6. Machine-Readable Collections

Data that is named and arranged according to a standard is both human and machine-readable. This allows developers and administrators to design batch processes and write scripts to analyze and manage data effectively. Examples might include simply running a size report on all video projects within a certain date range, analyzing how many projects were produced by a certain team last year, migrating a set of projects from one cloud server to another, or determining that an automated file backup workflow for a given set of projects is working properly.

Recommendations for Data Packaging and Use of Project Identifiers

Teams at [ORG NAME HERE] may consider using a set of standardized "Project Identifiers" to track data created for current and past projects using a simple naming system. These identifiers help staff track individual files, as well as information associated with projects, including the project status, project owners, assets are currently being edited or produced, as well as published or archived files.

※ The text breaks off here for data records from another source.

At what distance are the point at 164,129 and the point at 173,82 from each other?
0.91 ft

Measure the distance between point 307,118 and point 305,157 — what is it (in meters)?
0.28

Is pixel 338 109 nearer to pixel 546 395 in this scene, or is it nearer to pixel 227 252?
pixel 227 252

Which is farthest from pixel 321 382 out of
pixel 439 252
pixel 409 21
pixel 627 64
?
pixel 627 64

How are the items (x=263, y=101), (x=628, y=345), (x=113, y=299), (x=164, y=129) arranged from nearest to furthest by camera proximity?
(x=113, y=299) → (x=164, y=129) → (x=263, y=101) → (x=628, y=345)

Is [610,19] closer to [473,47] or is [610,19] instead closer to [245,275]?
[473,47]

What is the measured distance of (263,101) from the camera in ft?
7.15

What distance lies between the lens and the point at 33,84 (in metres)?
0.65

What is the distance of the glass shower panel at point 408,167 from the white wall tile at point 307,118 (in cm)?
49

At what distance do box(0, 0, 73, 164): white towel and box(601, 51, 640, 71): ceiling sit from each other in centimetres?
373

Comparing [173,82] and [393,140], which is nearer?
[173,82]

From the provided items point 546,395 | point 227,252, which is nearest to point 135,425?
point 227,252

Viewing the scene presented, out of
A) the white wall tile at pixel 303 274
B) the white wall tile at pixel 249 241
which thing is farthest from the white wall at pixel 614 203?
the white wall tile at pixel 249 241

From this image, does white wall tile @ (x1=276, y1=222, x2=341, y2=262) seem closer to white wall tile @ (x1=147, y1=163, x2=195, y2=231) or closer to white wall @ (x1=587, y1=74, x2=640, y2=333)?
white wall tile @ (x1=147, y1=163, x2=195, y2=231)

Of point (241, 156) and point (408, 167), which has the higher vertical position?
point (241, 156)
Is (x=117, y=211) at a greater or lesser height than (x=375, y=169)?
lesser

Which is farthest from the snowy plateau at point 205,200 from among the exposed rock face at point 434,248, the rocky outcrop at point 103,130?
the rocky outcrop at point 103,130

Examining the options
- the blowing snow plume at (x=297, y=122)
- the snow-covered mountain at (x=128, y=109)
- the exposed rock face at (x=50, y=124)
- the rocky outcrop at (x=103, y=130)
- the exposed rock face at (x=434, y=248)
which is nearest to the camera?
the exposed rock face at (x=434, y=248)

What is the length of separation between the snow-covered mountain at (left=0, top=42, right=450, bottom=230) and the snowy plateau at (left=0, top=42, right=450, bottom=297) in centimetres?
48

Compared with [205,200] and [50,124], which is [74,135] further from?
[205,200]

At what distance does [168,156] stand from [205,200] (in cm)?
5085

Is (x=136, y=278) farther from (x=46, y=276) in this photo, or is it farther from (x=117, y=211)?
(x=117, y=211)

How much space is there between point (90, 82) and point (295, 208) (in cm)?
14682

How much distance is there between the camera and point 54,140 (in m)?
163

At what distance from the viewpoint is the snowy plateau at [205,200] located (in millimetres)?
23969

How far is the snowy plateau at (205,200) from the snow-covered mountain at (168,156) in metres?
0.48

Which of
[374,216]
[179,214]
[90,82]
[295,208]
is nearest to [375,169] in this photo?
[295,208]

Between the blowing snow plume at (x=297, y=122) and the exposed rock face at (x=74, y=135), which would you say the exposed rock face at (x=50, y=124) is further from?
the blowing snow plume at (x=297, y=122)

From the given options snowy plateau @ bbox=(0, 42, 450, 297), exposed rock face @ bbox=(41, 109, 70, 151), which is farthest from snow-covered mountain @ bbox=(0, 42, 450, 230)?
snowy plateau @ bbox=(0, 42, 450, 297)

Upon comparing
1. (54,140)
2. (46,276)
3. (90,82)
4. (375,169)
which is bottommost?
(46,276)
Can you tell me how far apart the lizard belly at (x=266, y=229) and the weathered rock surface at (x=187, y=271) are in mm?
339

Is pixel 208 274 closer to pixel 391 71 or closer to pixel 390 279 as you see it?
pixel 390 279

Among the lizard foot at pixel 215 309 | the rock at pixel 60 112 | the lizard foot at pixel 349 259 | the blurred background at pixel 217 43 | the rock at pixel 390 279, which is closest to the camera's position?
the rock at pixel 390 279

This reduces duplication of work, disorganization, and extraneous communication. 
[ORG NAME HERE] currently uses identifiers to track and produce content in some cases, but may consider formalizing this process across the organization, or within specific departments and divisions. To help formalize the implementation of Project IDs, guides can be created to help staff understand how IDs work within each [ORG NAME HERE] department.

Project ID Structure Proposal for [ORG NAME HERE] Departments

Once a Project ID is created, it never changes and is used throughout the lifecycle of a project from production and research to archiving and preservation. Project IDs are structured using a standard set of abbreviations in a string. Teams within [ORG NAME HERE] may use slightly different variations.

Here is an example of a general-purpose project ID for events:
YYYYMMDD_Event_Location_Subject

1.Date Recommendations
The date applied to a Project ID should reflect the year, month, and possibly day that work began on the project - ie, the start date. Although it can be tempting to use the intended publication, release, or event date, deadlines often change and staff would subsequently be required to rename all associated files, folders and instances in which a Project ID was used. Files or instances that may have been missed during this renaming effort may give users the impression that multiple projects with similar IDs had been created instead one project being updated with a date change. In general, using the start date is highly recommended.

2. Additional Naming Categories
The example above incorporates “event”, “location”, and “subject” categories. Each department within [ORG NAME HERE] may create a Project ID that notes their involvement, such as an abbreviated department code or category of work. These categories should reflect, for example, the team who created the Project and any related subject matter. Conversations to determine which categories are most meaningful to include in a Project ID would ideally take a high-level perspective describing the work done by the team in question, and potentially their role within the larger institution. Recommendations for naming standards for different teams and the specific work they produce can be made upon request. 

3. Where to Use Project IDs
Projects with IDs should be stored alongside each other so that they are in a predictable, consistent place and can easily be sorted, scrolled, browsed, and searched. In the context of file storage and/or asset management platforms, Project IDs should be used in a root-level directory or location that is immediately accessible to users. 

Files associated with any given project should be named after the Project ID if they are produced by [ORG NAME HERE] staff. This is optional but recommended, as it allows staff to understand and contextualize final output files that may be distributed in ways that can be difficult to predict (for example uploaded to online platforms, emailed, or saved in locations outside of [ORG NAME HERE]’s control). Note that files used during the production process (photos downloaded from social media, document files from partners, camera files from a videographer, etc.) that are not directly created by [ORG NAME HERE] staff should retain their original file names and should not be renamed to match the Project ID.